Wow. Tabling turns a non-LL(1) grammar with explosive parse times into something tractable

TL;DR: a single table directive reduced parsing time for a non-LL(1) grammar from 260 or 290 seconds to about 20 milliseconds. (So: four orders of magnitude speedup.) Great work! Thank you!

In connection with some work a colleague and I are doing, I have spent a little time writing a DCG grammar for first-order predicate calculus in something like the form I normally use if I have to type a formula in an email, and adapting code from Clocksin and Mellish to turn the formulas into clausal form.

Everything worked fine on the kind of small examples given by Clocksin and Mellish, like

(exists $x)(female($x) & child_mother($x, eve))

but it appeared utterly incapable of parsing samples of formulas we were actually interested in, like:

(all $edoc, $tdoc: doc)
 (e_t($e, $t) implies
  (all $e : token)(doc_tok($edoc, $e) implies
   (exists $t : token)
    (doc_tok($tdoc, $t)
      and e_t($e, $t)
      and (all $x : token)
      ((doc_tok($tdoc, $x) and e_t($e, $x))
       implies $x = $t))))

(This is a formulation of the English sentence “If document T is a transcript of document E, then for each token e in E there is exactly one token t in T such that token t transcribes token e, and e is the exemplar of t.”)

Some time working with smaller versions of this formula showed that it is not one particular construct on which the parser was going crazy, but that parsing time was growing polynomially, or exponentially, with the length of the input. So: really long formulas were going to be a serious problem. I don’t know how long the formula given took to parse – I gave up and cancelled it before it completed. A shorter version, minus the first two lines, took 260 seconds, or over 300 seconds, to parse.

Some time tracing (and even more time trying to figure out how to use tracing to see what was happening at a useful level of detail) helped me realize that the problem was an interaction between DCG parsing and the way the grammar was written. To keep the grammar simple (so it would be easier to make it correct), I had made no effort to factor out common prefixes, so that to distinguish among A iff B, A implies B, A and B, and A or B, the parser had to read all of A several times to get to the point where the relevant operator could be found. When “iff” is not found, the parser starts over and reads A again to see if it’s the beginning of a conditional. And so on.
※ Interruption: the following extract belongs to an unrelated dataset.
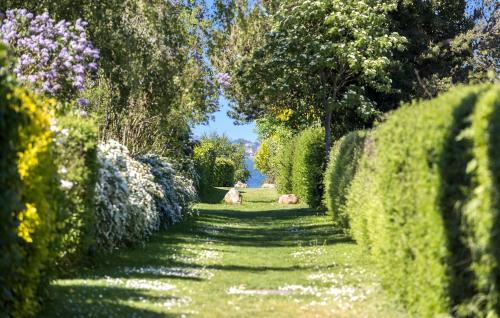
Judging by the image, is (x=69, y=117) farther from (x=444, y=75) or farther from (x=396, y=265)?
(x=444, y=75)

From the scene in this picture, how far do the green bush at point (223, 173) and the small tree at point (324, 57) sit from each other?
20.4 metres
I could rewrite the grammar to be more nearly LL(1), at the cost of time and tedium (especially in the rewriting of the rules for constructing the parse tree to be fed into the clausification routines). That would reduce the need for parsing the same portion of the input many times. Or I could write a chart parser, to remember how to parse A and not have to do it all over again.
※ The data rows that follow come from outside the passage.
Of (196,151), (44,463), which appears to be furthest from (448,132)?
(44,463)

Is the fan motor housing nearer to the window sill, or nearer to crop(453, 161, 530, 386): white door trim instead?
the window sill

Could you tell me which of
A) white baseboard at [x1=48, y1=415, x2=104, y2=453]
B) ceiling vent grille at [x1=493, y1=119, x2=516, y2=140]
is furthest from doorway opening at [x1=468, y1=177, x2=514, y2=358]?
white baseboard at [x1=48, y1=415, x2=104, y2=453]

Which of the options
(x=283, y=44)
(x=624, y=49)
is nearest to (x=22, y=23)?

At this point in my thinking, I remembered that I had noticed something in the manual saying that an implementation of tabling had been added to the system. I was not certain it would work in this case, since all the examples are of recursive predicates, and it was not clear to me whether the whole idea of memoization would work very well for grammar rules.

But it seemed worth a shot. So I tried tabling the ‘biconditional’ rule, having noticed that the parser spent a lot of time trying to parse things as biconditionals – pointlessly, in this case, since there are no biconditionals in the input. The biconditional rule is a dead end. If I could keep the parser from calling it 150 times (I don’t understand how it got to that many, but that’s how many calls I counted while tracing), maybe things would go faster. But that seemed like another reason it might not work: would a tabling implementation keep a record of inputs for which the answer is ‘fail’? Hm. Don’t know. So I tried

?- table biconditional//1.

and reparsed the sentence. Instead of 260 seconds, it took four seconds and a bit.

Experiments showed that tabling the (recursive) root non-terminal or the ‘basic_formula’ non-terminal got it down to 0.02 seconds. Tabling a larger number of non-terminals reduced the number of logical inferences but not the run time, suggesting that the tradeoff between extra overhead and more comprehensive memoization is reached quickly.

I do not believe I have ever seen a single directive reduce run time by a factor of 10,000 before. (The closest thing in my experience was telling a mainframe SQL database to update its statistics, which made queries run a few hundred times faster. That was good; this is even better.)

So this is to thank Jan – and the people who worked to develop the idea of tabling in Prolog in the first place. Great work! Thank you very much.

And to anyone else reading this: if you haven’t tried tabling, and if you ever care about performance issues (I mostly don’t, unless they affect me personally, but then I do care), then it’s worth knowing about tabling and how to turn it on.